Exams also teach people many important skills. As mentioned above, all our pupils will be taking important exams in the future. Exams also allow us to master knowledge, knowledge and skills which we have been learning over the past months or years. To be able to demonstrate that we can undertake these skills is an immensely satisfying experience. Mastering knowledge too is something which is vital and deeply pleasurable. But more widely we all, at certain times in our lives, have to rise to challenges or prepare carefully for experiences which are intense and which have real consequences. To learn how to do these things now in a benign environment, is very important. So I think it is entirely right that our pupils should be engaged in exams at the moment.

Indeed, our successes at senior school pre-tests are notable, partly because of the preparation that we have given our pupils. This is an important aspect of being a preparatory school. I mentioned above that I thought it was important that we acquire knowledge and skills. I think it is particularly important to insist upon this at the moment. Many people will argue that knowing things is an increasingly redundant thing and indeed that very many intellectual skills are increasingly redundant. The March of AI, which will of course transform very many jobs and the way we do all sorts of things perhaps argues for an education which no longer values knowledge or nature skills.

Personally, I would disagree strongly with this approach. As summer begins, I would recommend to you one of my favourite places, Kelmscott Manor near Lechlade. Kelmscott is a beautiful old house beside the River Thames. During the latter half of the 19th century, it was inhabited by the PreRaphaelite genius William Morris. He had seen the advance of machinery throughout the 19th century, an advance which led to the loss of many traditional skills. He believed that these skills were important and that it was a good thing to write, to draw, to work with the word and paint and he founded companies which still exist today, which champion crafts undertaken by people. He believed that it was essential to the happiness of human beings that they undertook such things and using one's hands in these ways was fundamental to what it was to be human. His house is a testament to this combination of beauty and practicality; do please take the opportunity to visit this wonderful old place.

In just the same way we are now faced with the prospect of our mental skills being made redundant by AI. Of course, AI is the most miraculous and powerful tool and it will lead us to be able to achieve so much, but we must always retain our mental faculties otherwise we will be rendered impotent and redundant by it.
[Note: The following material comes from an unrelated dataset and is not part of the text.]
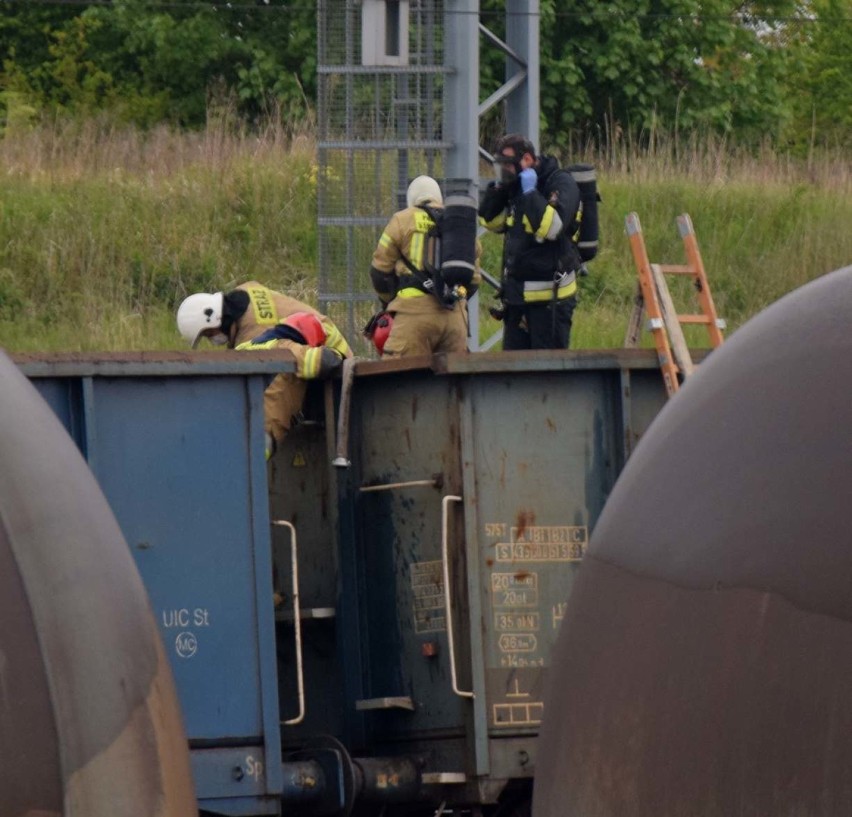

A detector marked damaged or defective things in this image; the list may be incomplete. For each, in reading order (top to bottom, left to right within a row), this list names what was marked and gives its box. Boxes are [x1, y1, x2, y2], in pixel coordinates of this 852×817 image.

corroded metal surface [0, 350, 195, 816]
corroded metal surface [536, 266, 852, 808]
I’m certain that this is what William Morris would think were he alive today. So we will be encouraging our pupils to continue to think for themselves, to remember things and to take time to value knowledge. That way AI will remain a very powerful tool rather than become our replacement.

In the Cathedral today we were visited by the Revd Liz Boughton, Chaplain of St Edward’s. She had chosen as her reading a part of psalm 139 – a passage she claimed as one of her favourite parts of the
Old Testament.

She quoted the following lines:

“I praise you because I am fearfully and wonderfully made;
your works are wonderful,
I know that full well”


As an illustration of this, she got three boys to look into a box and tell her what they saw. What they
saw in the box was a reflection of themselves in a mirror. “What can you see”, she asked. “A mirror!” they all replied in unison. What they had missed was the remarkable person they were looking at - had they looked beyond the mirror, they would have seen that they were “fearfully and wonderfully made. ” We are all, she said, unique and priceless people. And of course, it is this that we so cherish in our School.